2022/3/24
・神奈川県で行われたリーディング公演をアーカイブ視聴。
・福井県の高校の演劇部員二人が、次作の読み合わせをしながら地元の過去現在と遠い将来のことを考える話。
・高校演劇の作品を大人たちが演じている。
・登場人物は二人。ト書き担当も二人。
・出演者全員の演技の引き出しが多くて華やか。「ちょいちょい」の言い方からおもしろい。
・リーディングにおけるト書き担当者の重要性もわかる。絵と額縁であわせて作品。
・基本的に高校生にしか表現できないことを見せるタイプの作品だと思うけど、本気を出した大人が演じると、それはそれで別の凄みがある。いい意味で大人げがなかった。
・戯曲自体もやはりよくできている。八方ふさがりの原発事業、メタ的な表現や自己反省、ジブリ作品の取り込み方、資料や取材の内容も反映されている。労作。
・「世界を変えてみせる」という若者らしいポジティブなセリフと安易に和解しない二人の関係性が好み。
・最初に正義を通して会社をクビになった親父をバカだと言っておきながら、こういう作品を作るところも覚悟が決まっている。
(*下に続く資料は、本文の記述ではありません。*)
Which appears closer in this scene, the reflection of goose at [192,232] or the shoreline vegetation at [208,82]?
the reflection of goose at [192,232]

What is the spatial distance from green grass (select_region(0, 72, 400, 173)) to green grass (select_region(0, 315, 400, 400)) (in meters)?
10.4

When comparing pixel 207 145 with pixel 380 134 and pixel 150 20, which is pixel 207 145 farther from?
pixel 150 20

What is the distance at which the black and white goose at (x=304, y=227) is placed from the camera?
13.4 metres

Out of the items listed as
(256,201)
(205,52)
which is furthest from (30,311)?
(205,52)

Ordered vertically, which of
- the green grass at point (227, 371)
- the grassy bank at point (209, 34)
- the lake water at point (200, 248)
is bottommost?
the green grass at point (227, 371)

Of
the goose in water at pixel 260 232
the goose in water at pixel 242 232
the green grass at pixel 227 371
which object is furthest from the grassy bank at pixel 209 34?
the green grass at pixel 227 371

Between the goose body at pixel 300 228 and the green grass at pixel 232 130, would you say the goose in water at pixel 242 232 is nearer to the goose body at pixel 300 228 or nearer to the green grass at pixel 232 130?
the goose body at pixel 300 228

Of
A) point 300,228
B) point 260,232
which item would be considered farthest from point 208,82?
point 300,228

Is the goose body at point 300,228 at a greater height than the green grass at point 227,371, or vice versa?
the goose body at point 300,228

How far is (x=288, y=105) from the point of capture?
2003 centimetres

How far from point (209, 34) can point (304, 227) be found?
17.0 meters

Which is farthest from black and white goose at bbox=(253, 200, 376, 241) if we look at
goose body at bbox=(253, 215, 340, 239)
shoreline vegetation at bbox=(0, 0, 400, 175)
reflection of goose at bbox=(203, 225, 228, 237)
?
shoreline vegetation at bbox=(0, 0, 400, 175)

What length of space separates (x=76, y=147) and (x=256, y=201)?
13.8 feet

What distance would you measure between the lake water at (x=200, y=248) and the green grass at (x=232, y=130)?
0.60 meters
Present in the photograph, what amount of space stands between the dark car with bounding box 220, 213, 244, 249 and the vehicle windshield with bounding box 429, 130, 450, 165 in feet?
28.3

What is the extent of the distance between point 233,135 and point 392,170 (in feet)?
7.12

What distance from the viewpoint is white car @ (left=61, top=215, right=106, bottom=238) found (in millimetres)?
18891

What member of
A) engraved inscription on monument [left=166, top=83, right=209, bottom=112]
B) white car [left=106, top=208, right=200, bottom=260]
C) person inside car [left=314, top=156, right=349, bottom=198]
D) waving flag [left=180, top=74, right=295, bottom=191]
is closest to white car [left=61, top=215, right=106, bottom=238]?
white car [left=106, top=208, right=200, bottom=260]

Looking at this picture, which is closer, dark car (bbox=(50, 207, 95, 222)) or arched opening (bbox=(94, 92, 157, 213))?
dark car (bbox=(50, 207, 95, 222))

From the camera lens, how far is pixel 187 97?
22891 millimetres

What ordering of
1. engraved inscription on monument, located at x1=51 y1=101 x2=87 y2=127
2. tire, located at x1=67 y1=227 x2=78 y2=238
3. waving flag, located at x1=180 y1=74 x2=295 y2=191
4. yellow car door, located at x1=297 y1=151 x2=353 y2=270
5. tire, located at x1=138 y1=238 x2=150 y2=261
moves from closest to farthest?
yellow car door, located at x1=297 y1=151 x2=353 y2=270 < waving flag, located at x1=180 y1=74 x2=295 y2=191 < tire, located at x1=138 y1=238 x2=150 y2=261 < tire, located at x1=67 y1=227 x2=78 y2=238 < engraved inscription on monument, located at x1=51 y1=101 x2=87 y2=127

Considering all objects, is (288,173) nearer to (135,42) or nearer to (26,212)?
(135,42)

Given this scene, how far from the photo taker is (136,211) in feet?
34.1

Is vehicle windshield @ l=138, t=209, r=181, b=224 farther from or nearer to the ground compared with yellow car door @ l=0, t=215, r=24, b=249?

・ただ、今現在だって、こういう残念な世の中でも、最悪の一歩手前で踏んばろうとする大人たちはいるはず。作中で腐していたデモもそのひとつ。
・勉強は無意味論もありがちで、無自覚な向き不向きは絶対あるから、学校の勉強くらい一通りやっておいたほうがいいし、ダメだったらダメだったで意味はある。
・元の戯曲は福井県の演劇祭で上演されたものの、本作のみ、ケーブルテレビの放送なし、映像は残さない、脚本をすべて回収という気の毒な扱いを受ける(のちに一部緩和)。→詳細
・この処置によって、かえって本演目が全国の注目を集めてしまう。いったい主催者は何をやっているんだろう。
・きっと高校生が上演した作品のほうも、責任ある大人たちが判断を誤る程度に、芯をとらえていたんだと思う。
・今回の騒動は、責任や原因を追求するのも大事だけど、あんまり部外者が騒ぎすぎると当事者である生徒不在で話が進んでしまう。
・それでもこういう形なら、十分とは言えなくても、大人の都合でイヤな思いをした生徒たちに対して、当事者ならぬ別の大人たちでもフォローできるというか、少しでもできていたらいいなと願う。